Pero cada vez más se da cuenta la teología hebrea que todo ello no puede ser fruto del mero progreso cultural, ni de la liberación política, ni de la prosperidad económica, ni del adelanto técnico: no basta la tierra prometida que mana leche y miel. El hombre, por sus solas fuerzas, está signado innatamente por la propia debilidad y la impotencia; y la luz de la razón y de sus leyes son insuficientes para llevarlo a la perfección y aún para dejarlo permanecer humano.
Ya Isaías, muchos siglos después, cuenta con la experiencia de las defecciones de su pueblo, a pesar de las instrucciones de Dios y de la elevación de sus metas morales. El hombre sigue siendo burda y fementida imagen de Dios, apenas reconocible en la deformidad de sus transgresiones y en la presencia siempre omnipotente de la muerte.
====
§ **EJERCICIOS POR RESOLVER**:
1 - Según el texto, ¿qué es lo que no basta, aunque mane leche y miel?
2 - ¿Cómo se traduce al inglés esta oración del texto: "El hombre sigue siendo burda y fementida imagen de Dios, apenas reconocible en la deformidad de sus transgresiones y en la presencia siempre omnipotente de la muerte."?
3 - Transcriba sin cambios el fragmento del texto que se abre con las palabras que contienen "Pero cada vez" y se cierra con "dejarlo permanecer humano.".
Las filas no guardan relación con el texto.

§ **DATOS SIN PROCESAR**:
====
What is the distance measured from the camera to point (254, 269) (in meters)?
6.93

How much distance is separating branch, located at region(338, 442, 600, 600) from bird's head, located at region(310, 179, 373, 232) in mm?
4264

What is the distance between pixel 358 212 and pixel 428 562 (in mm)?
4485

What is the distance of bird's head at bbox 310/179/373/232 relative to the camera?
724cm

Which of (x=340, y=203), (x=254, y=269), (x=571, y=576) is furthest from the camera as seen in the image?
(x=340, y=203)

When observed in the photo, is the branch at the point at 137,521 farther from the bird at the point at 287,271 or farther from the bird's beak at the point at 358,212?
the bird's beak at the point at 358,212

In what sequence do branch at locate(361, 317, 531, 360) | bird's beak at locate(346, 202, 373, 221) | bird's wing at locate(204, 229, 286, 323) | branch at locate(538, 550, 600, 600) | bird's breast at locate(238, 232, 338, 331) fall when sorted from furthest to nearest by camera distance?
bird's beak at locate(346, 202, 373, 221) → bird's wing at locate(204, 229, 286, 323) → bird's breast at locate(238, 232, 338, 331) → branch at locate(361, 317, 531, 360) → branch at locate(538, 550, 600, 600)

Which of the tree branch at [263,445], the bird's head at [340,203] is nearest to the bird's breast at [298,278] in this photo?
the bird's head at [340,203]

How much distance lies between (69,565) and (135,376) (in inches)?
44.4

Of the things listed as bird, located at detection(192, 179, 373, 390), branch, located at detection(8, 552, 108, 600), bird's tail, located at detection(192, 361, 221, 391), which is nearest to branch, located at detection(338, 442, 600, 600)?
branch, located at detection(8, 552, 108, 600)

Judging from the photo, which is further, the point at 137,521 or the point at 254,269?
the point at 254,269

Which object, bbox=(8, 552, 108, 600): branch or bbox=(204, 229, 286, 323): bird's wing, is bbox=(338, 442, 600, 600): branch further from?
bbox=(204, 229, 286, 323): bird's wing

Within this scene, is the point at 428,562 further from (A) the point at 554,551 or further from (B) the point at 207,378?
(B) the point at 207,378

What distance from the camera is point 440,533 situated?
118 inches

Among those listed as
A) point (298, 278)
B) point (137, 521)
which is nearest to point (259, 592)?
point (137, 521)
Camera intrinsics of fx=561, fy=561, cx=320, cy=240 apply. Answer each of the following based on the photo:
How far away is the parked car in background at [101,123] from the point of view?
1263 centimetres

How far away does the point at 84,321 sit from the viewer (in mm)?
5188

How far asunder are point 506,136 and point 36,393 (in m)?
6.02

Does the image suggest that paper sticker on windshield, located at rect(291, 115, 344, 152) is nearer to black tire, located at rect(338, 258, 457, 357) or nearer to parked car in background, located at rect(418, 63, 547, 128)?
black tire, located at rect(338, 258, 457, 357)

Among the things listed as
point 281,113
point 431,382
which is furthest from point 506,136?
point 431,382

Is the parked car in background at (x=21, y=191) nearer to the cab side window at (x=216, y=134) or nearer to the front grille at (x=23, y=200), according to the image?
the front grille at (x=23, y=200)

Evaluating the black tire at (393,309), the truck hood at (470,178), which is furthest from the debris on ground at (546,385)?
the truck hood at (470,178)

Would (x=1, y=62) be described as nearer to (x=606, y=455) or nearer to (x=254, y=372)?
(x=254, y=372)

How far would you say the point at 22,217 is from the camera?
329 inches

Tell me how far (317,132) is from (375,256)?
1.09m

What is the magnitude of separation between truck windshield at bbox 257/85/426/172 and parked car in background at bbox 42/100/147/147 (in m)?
====
§ **RESPUESTAS POR EJERCICIO**:
1 - La tierra prometida.

2 - Man remains a crude and false image of God, barely recognizable in the deformity of his transgressions and in the ever-omnipotent presence of death.

3 -
Pero cada vez más se da cuenta la teología hebrea que todo ello no puede ser fruto del mero progreso cultural, ni de la liberación política, ni de la prosperidad económica, ni del adelanto técnico: no basta la tierra prometida que mana leche y miel. El hombre, por sus solas fuerzas, está signado innatamente por la propia debilidad y la impotencia; y la luz de la razón y de sus leyes son insuficientes para llevarlo a la perfección y aún para dejarlo permanecer humano.